Iran’s COVID-19 death toll is approaching 60,000 and its total caseload has surpassed 1.3 million, making it the Middle East’s worst-hit country and the 16th-most afflicted nation in the world, my colleague Nabih Bulos writes. But that did not stop Iran’s Supreme Leader Ayatollah Ali Khamenei from banning Western-made vaccines earlier this month, including those developed in the U.S. “Sometimes they want to test the vaccine on other nations,” Khamenei warned of the U.S. in particular.
Iran’s Red Crescent canceled an order for 150,000 doses of the Pfizer-BioNTech vaccine, saying it would import alternatives from non-Western countries. Other officials said Iran would continue developing a homegrown vaccine.
The move sparked outrage from a group of opposition politicians and activists who said decisions about vaccine quality “should be the sole domain of the country’s experts,” according to an open letter addressed to government authorities.
A panel of experts commissioned by the World Health Organization has criticized China and other nations for not moving more quickly to stem the initial coronavirus outbreak. The panel also questioned whether the United Nations’ public health agency ought to have labeled it a pandemic sooner than it did on March 11, weeks after the virus had started causing explosive outbreaks on several continents.
“What is clear to the panel is that public health measures could have been applied more forcefully by local and national health authorities in China in January,” shortly after the coronavirus began sickening clusters of people, the report said.
A Chinese official disputed the conclusion that China had acted too slowly, pointing out that the city of Wuhan, where the first human cases were identified, was locked down within three weeks of the start of the outbreak.
Former Liberian President Ellen Johnson Sirleaf, one of the panel’s leaders, said it was up to countries to decide whether to overhaul the WHO to give it more authority and funding to eradicate outbreaks. “The bottom line is WHO has no powers to enforce anything,” she said. “All it can do is ask to be invited in. ... This clearly isn’t working.”
Your questions answered
Today’s question comes from readers who want to know: Can you be infected with the same strain of coronavirus more than once?
We’ve discussed the problem of reinfection earlier, in the context of whether you should still mask up if you’ve recovered from COVID-19 or if you’re near someone who has. (Spoiler alert: YES to both.)
What I may not have made clear at the time was this: Not only can you suffer a second coronavirus infection if you’re exposed to a different strain of the virus, you can potentially be reinfected by the exact same one, according to Dr.

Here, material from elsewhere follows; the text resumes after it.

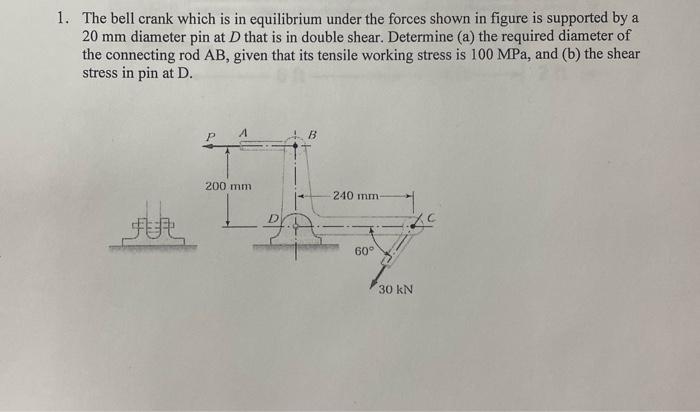 Solved 1. The Bell Crank Which Is In Equilibrium Under The | Chegg.com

Stuart Ray, an infectious disease specialist at the Johns Hopkins University School of Medicine.
For more, I reached out to Dr. Charles Chiu, a virologist and infectious diseases physician-scientist at UC San Francisco.
“Yes, you can certainly get infected by the same strain more than once,” Chiu said. That could occur “if you did not generate effective neutralizing antibodies in response to the initial infection, or if those antibodies waned over time,” he said.

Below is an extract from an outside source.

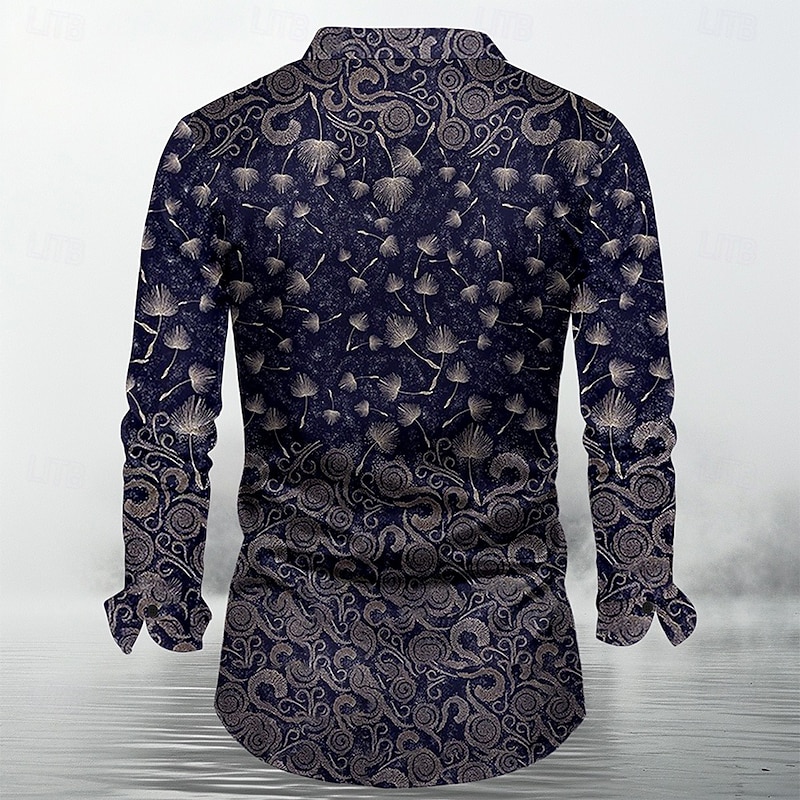 Men's Trees / Leaves Satin Shirt Button Up Shirt Long Sleeve Fashion Casual Vacation Party Evening Wear Dailywear Summer Spring Fall Collared Shirts 3D Print Blue2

So far, reinfection of any kind is thought to be a rare occurrence, he said. But due to testing limitations, it’s impossible to say how many times a single strain has caused two infections in the same person, he and Ray said.

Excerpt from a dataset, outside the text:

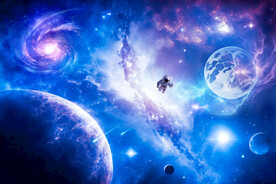 梦幻太空星球宇航员宇宙星空背景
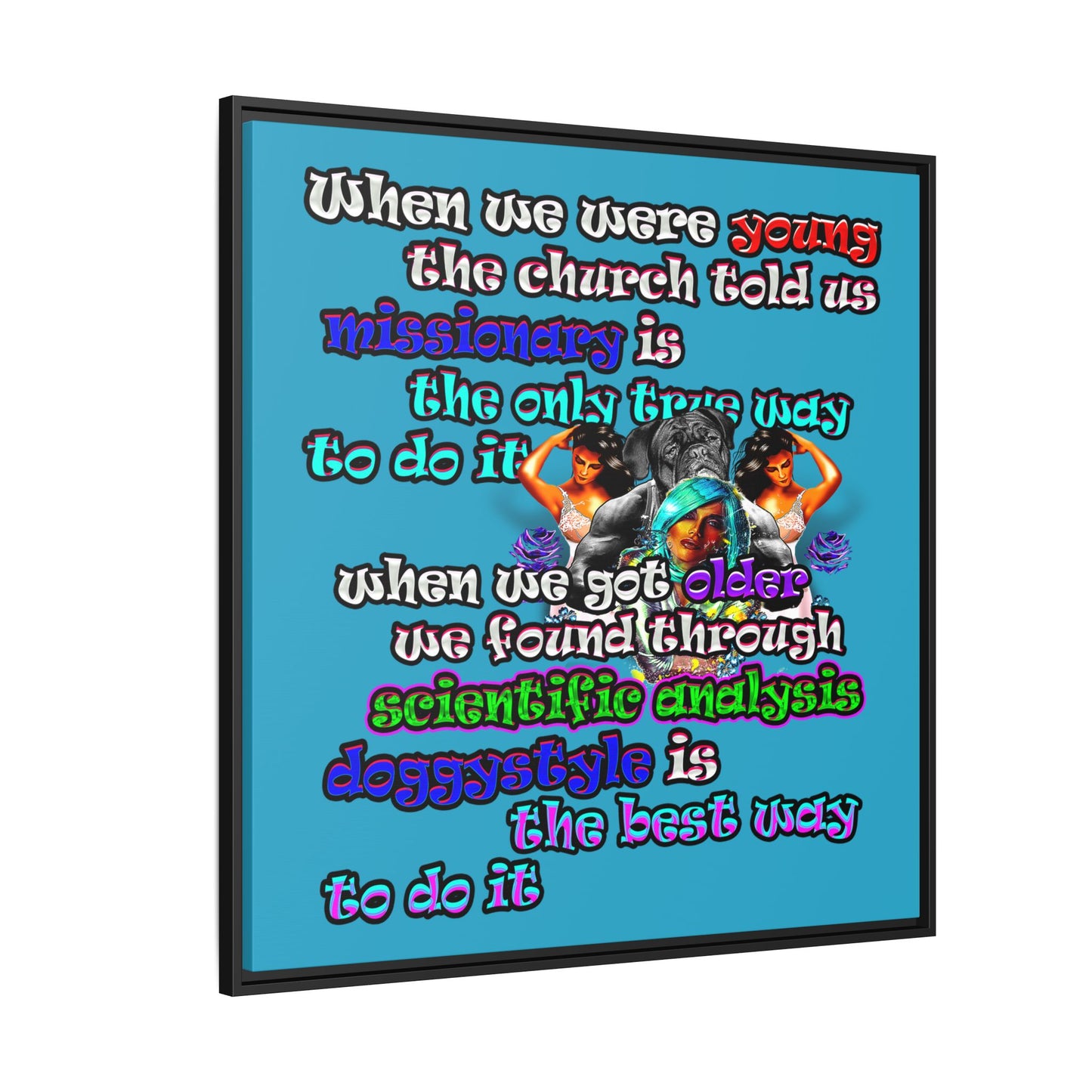doggystyle - framed canvas art (turquoise)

“If the same strain is detected during a presumptive reinfection, we cannot rule out the possibility that a person had been infected with that strain initially and was chronically shedding the virus over months, instead of being reinfected by the same strain,” Chiu said.
In other words, testing can confirm a second infection only if the virus’ genetic code looks noticeably different the second time around.
All of this is to say, once again, that it’s important to mask up to protect yourself and other people, whether or not you’ve been through a bout of COVID-19.